IV.  Questions en litige

[21]  Le demandeur fait valoir que la présente affaire soulève des questions constitutionnelles dans la mesure où son renvoi au Mexique pour y affronter une mort certaine est une violation de ses droits constitutionnels. Pour autant que je puisse en juger, cet argument constitutionnel est prématuré. Ma décision, qu’elle aille dans un sens ou dans l’autre, n’inclura pas d’ordonnance de renvoi du demandeur au Mexique. Cette question est pour un autre jour (Celestin c Canada (Citoyenneté et Immigration), 2020 CF 97 aux paras 127-128). Mon rôle est simplement de décider s’il y a des motifs de croire que la décision de la SAR était déraisonnable.

[22]  Il n’y a pas de question de crédibilité dans ce dossier. La seule question qui se pose est de savoir si la SAR a commis une erreur susceptible de contrôle dans son analyse relative à la PRI.
== == ==
:: VOTRE CONSIGNE ::
Rédigez la suite de l'extrait de jugement ci-dessus, en reprenant juste après sa dernière phrase sur l'analyse de la PRI par la SAR.

:: DONNÉES ENREGISTRÉES ::
== == ==
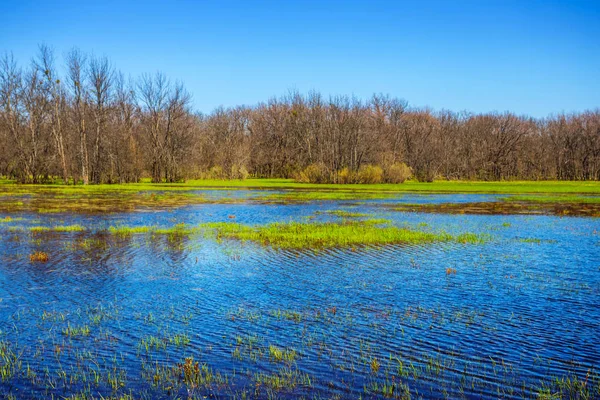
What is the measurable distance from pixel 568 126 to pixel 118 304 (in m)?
127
== == ==
:: RÉSULTAT ::
V.  Norme de contrôle

[23]  Les parties conviennent que la décision de la SAR est assujettie à la norme de la raisonnabilité. Je suis d’accord. En l’espèce, aucune des situations justifiant que l’on déroge à la présomption d’application de la norme de la décision raisonnable ne s’applique (Canada (Ministre de la Citoyenneté et de l’Immigration) c Vavilov, 2019 CSC 65 aux paras 17, 23 [Vavilov]).

VI.  Analyse

[24]  La PRI a été définie comme étant une « situation de fait dans laquelle une personne risque d’être persécutée dans une partie d’un pays mais pas dans une autre partie du même pays » (Thirunavukkarasu c Canada (Ministre de l’Emploi et de l’Immigration), [1994] 1 CF 589 aux pp 592-593, 109 DLR (4th) 682 au para 2 [Thirunavukkarasu avec renvois aux DLR]). Comme l’existence d’une PRI dans une autre partie du même pays est un facteur déterminant dans la décision relative au statut de réfugié, le fardeau incombe au demandeur d’établir qu’il risque sérieusement d’être persécuté, où qu’il se trouve au pays (Thirunavukkarasu aux paras 2 et 6; Hamid c Canada (Citoyenneté et Immigration), 2020 CF 145 au para 46).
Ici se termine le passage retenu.